07/12/2023 • Lecture de 10 min

Les personnes Sourdes sont des membres essentiels de l’équipe (1ère Partie)

Comment Mikomax a su créer une culture de l’inclusion

par Alex Przybyla

Mikomax est l’entité fondatrice et la branche industrielle de la marque Hushoffice, en plein essor sur le marché international des cabines acoustiques. Hushoffice est l’un des petits derniers de la famille des marques Haworth. Le siège social de Mikomax se situe à Łódź, en Pologne, dans une région réputée pour son industrie textile et son cinéma.

Depuis plus de 30 ans (pratiquement depuis sa fondation), Mikomax compte des employés Sourds parmi ses équipes de production. Nous sommes allés à la rencontre de cette communauté pour en savoir plus sur le programme d’inclusion. Nous avons discuté avec de nombreux employés, parmi lesquels des agents de production, la DRH, des responsables d’équipes, le directeur de l’usine, ainsi qu’un membre du conseil d’administration.

**Données fournies**
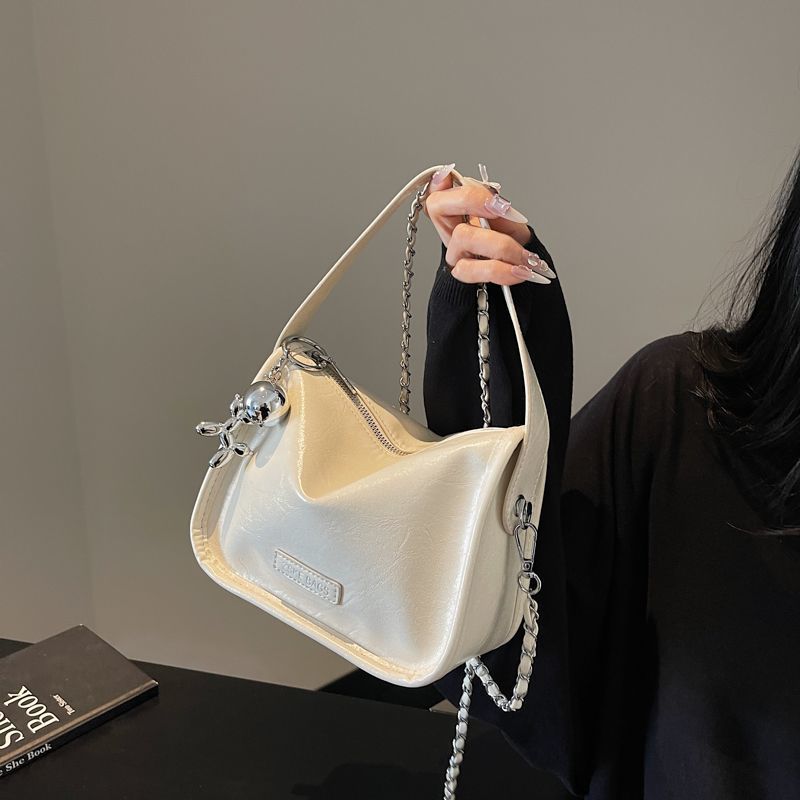高级小包质感包女2026新款手提时尚百搭链条小方包单肩斜挎包女包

**Consignes**
1. Répondez aux questions suivantes à partir de l'article sur Mikomax.
(a) Dans quelle ville et quel pays se trouve le siège social de Mikomax ?
(b) De quelle famille de marques Hushoffice fait-elle partie ?
(c) Depuis combien de temps Mikomax compte-t-elle des employés Sourds dans ses équipes de production ?
2. Veuillez extraire de l'article sur Mikomax le passage qui va de « Depuis plus de » jusqu'à « du conseil d’administration. » inclus.
Le matériel ci-dessus est distinct de l'article sur Mikomax.

**Réponses par consigne**
1.
(a) À Łódź, en Pologne.
(b) De la famille des marques Haworth.
(c) Depuis plus de 30 ans, pratiquement depuis sa fondation.

2.
Depuis plus de 30 ans (pratiquement depuis sa fondation), Mikomax compte des employés Sourds parmi ses équipes de production. Nous sommes allés à la rencontre de cette communauté pour en savoir plus sur le programme d’inclusion. Nous avons discuté avec de nombreux employés, parmi lesquels des agents de production, la DRH, des responsables d’équipes, le directeur de l’usine, ainsi qu’un membre du conseil d’administration.